Former Proud Boys leader Enrique Tarrio alleged that federal prosecutors attempted to manipulate him into implicating former President Donald Trump in the January 6, 2021, Capitol riot.
Despite not being present in Washington, DC, on the day of the riot, U.S. District Judge Timothy Kelly sentenced Tarrio to a record 22 years in prison.
Tarrio told the Washington Post that prosecutors asked him about Trump’s role in the riot and showed him messages linking him to Trump through two intermediaries. He said he didn’t know the third person connected to Trump and refused to name the people who prosecutors claimed linked him to the former president. “They weren’t trying to get the truth,” Tarrio said. “They were trying to coerce me into signing something that’s not true.”

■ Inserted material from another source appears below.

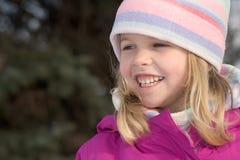 女孩微笑的冬天 免版税库存照片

Additionally, Tarrio asserted that the prosecutors did not ask him about Roger Stone, a close associate of Trump’s, or Ali Alexander, a promoter of the “Stop the Steal” rally. They also didn’t ask him about his knowledge of the events of January 6 beyond the supposed connection to Trump.
Prosecutors later offered Tarrio a deal: nine to 11 years in prison if he pleaded guilty to seditious conspiracy, an offer he declined. During his sentencing hearing, Judge Kelly described Tarrio as “the ultimate leader, the ultimate person who organized, who was motivated by revolutionary zeal.”
Tarrio apologized to law enforcement officials who responded to the Capitol riot. “To the men and women of law enforcement who answered the call that day, I’m sorry,” he said. “I have always tried to hold myself to a higher standard, and I failed. I failed miserably. I thought of myself morally above others, and this trial has humbled me.”
Tarrio is among the 1,100 individuals who have been charged in relation to the Capitol riot and one of the 370 who have received prison sentences.